Herman Bavinck, the premier theologian of the Kuyper-inspired, neo-Calvinistic revival in the late-nineteenth-century Netherlands, is an important voice in the development of Protestant theology. "Essays on Religion, Science, and Society" is the capstone of his distinguished career. These seminal essays offer an outworking of Bavinck's systematic theology as presented in his "Reformed Dogmatics" and engage enduring issues from a biblical and theological perspective. The work presents his mature reflections on issues relating to ethics, education, politics, psychology, natural science and evolution, aesthetics, and philosophy of religion.
This collection--Bavinck's most significant remaining untranslated work--is now available in English for the first time. Pastors, students, and scholars of Reformed theology will value this work.
Born on December 13, 1854, in Hoogeveen, Drenthe, Holland, Herman Bavinck was the son of the Reverend Jan Bavinck, a leading figure in the secession from the State Church of the Netherlands in 1834. After theological study in Kampen, and at the University of Leiden, he graduated in 1880, and served as the minister of the congregation at Franeker, Friesland, for a year. According to his biographers, large crowds gathered to hear his outstanding exposition of the Scriptures.
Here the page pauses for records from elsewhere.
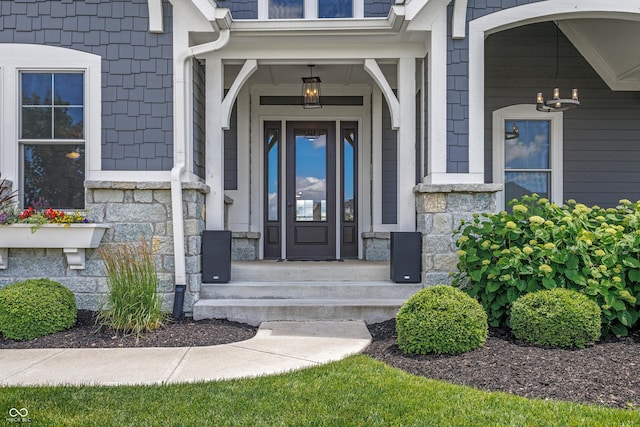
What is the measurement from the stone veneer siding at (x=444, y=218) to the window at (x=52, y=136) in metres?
3.45

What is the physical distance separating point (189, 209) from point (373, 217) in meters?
2.85

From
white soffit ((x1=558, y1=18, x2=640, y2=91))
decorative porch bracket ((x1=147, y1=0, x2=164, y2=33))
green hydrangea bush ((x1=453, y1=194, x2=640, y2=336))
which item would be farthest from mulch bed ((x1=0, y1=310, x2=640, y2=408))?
white soffit ((x1=558, y1=18, x2=640, y2=91))

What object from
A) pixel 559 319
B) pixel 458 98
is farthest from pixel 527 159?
pixel 559 319

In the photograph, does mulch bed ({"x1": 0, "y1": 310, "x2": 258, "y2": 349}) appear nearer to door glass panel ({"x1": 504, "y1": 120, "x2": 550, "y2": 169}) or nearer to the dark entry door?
the dark entry door

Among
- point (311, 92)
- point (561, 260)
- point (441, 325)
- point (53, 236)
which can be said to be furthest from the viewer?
point (311, 92)

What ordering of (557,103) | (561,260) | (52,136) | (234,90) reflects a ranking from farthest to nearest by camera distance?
(557,103) < (234,90) < (52,136) < (561,260)

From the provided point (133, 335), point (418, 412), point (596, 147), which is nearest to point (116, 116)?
point (133, 335)

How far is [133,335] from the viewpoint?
13.9 feet

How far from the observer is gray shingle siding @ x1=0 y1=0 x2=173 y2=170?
16.4ft

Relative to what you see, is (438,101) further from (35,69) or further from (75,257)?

In 1882, he was appointed a Professor of theology at Kampen, and taught there from 1883 until his appointment, in 1902, to the chair of systematic Theology in the Free University of Amsterdam, where he succeeded the great Abraham Kuyper, then recently appointed Prime Minister of the Netherlands. In this capacity -- an appointment he had twice before declined -- Bavinck served until his death in 1921.